WORK REQUIRED:
Return exactly the lines that run from the one containing "What is the distance of" to the end of the entries, with both ends included.

=== RECORDED INFORMATION ===

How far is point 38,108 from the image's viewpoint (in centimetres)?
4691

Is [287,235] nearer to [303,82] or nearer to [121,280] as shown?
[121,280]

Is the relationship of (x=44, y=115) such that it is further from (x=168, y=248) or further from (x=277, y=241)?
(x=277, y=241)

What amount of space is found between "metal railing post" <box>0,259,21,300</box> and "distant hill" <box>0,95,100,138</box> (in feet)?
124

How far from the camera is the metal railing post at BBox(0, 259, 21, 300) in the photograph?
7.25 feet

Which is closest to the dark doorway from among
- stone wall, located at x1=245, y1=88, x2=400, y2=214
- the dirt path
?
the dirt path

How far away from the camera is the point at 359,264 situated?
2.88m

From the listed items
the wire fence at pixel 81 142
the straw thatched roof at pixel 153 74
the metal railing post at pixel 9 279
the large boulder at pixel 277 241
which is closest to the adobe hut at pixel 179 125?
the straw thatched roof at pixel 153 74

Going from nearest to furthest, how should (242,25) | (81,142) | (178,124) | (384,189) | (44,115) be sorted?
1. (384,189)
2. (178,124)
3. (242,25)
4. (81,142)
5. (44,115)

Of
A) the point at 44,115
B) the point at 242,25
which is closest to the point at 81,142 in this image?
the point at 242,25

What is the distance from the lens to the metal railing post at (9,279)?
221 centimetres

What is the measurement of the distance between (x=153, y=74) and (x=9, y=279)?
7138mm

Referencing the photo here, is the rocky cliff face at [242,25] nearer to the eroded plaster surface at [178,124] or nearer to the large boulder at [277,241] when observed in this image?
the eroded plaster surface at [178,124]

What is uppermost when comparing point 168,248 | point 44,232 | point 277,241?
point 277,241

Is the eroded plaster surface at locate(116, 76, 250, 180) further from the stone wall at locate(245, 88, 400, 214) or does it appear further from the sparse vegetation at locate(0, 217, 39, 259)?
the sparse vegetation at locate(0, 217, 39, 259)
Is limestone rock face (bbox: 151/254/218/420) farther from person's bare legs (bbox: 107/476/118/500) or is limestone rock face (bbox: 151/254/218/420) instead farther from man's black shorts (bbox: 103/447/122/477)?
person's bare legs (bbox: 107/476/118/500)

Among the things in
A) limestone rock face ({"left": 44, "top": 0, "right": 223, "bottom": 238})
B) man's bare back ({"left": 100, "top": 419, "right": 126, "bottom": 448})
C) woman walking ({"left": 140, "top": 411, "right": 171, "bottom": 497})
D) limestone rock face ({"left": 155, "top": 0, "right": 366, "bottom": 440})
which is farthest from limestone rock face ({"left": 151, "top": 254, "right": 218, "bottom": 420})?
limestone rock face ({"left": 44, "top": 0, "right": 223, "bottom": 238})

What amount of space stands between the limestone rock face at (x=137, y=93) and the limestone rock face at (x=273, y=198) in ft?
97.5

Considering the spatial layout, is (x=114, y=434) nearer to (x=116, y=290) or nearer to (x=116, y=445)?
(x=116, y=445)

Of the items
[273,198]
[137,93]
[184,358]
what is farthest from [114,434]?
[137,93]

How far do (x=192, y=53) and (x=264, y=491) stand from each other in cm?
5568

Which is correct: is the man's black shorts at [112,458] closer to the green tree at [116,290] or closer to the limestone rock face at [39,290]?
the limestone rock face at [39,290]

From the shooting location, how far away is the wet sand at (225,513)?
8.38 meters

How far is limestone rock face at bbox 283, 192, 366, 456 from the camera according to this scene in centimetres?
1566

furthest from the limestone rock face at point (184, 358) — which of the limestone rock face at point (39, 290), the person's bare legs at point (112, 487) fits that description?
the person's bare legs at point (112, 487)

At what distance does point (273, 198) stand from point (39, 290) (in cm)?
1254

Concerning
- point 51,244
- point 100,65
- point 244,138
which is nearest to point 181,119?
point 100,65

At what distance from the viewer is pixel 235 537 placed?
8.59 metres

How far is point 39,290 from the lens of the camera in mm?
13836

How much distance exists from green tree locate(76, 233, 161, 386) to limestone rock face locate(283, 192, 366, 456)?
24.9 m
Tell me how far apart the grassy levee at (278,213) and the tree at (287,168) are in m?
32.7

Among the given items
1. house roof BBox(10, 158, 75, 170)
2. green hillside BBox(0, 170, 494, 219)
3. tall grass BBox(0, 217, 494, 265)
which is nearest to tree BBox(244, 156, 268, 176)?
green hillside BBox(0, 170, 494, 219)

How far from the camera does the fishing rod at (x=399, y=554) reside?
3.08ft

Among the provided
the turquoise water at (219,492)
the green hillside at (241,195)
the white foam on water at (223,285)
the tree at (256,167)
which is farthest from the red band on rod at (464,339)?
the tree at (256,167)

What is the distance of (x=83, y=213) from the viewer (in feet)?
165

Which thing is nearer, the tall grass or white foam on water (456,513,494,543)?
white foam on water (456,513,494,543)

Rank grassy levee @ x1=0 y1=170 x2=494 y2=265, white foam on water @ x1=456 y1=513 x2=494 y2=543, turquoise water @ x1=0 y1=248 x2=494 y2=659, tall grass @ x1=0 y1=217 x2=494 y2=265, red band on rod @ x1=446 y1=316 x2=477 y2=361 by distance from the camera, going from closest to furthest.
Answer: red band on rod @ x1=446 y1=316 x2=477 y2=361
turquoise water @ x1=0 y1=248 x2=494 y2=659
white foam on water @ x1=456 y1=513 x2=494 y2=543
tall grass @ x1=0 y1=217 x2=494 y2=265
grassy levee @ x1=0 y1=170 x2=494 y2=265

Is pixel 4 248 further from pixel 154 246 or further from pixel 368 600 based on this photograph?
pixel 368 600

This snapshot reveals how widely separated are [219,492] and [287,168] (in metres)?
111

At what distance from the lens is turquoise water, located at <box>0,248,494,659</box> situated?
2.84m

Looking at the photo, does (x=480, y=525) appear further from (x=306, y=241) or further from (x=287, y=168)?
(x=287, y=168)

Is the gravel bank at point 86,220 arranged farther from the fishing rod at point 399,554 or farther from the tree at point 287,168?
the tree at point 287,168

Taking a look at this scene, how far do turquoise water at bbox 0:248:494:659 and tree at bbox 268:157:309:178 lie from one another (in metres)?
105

===

RESULT OF THE TASK:
What is the distance of (x=83, y=213) from the viewer (in feet)?
165

Which thing is nearer, the tall grass or white foam on water (456,513,494,543)?
white foam on water (456,513,494,543)

Rank grassy levee @ x1=0 y1=170 x2=494 y2=265, white foam on water @ x1=456 y1=513 x2=494 y2=543, turquoise water @ x1=0 y1=248 x2=494 y2=659, tall grass @ x1=0 y1=217 x2=494 y2=265, red band on rod @ x1=446 y1=316 x2=477 y2=361 by distance from the camera, going from closest to furthest.
Answer: red band on rod @ x1=446 y1=316 x2=477 y2=361
turquoise water @ x1=0 y1=248 x2=494 y2=659
white foam on water @ x1=456 y1=513 x2=494 y2=543
tall grass @ x1=0 y1=217 x2=494 y2=265
grassy levee @ x1=0 y1=170 x2=494 y2=265

Is pixel 4 248 further from pixel 154 246 or further from pixel 368 600 based on this photograph?
pixel 368 600

This snapshot reveals how widely separated are [219,492] and [287,168] (in metres)?
111

At what distance from the lens is turquoise water, located at <box>0,248,494,659</box> situated?
2.84m

Looking at the photo, does (x=480, y=525) appear further from (x=306, y=241) or further from (x=287, y=168)?
(x=287, y=168)

Is the gravel bank at point 86,220 arranged farther from the fishing rod at point 399,554 or farther from the tree at point 287,168?
the tree at point 287,168

Taking a look at this scene, how far do turquoise water at bbox 0:248:494:659 and tree at bbox 268:157:309:178 lie from one another (in metres)?
105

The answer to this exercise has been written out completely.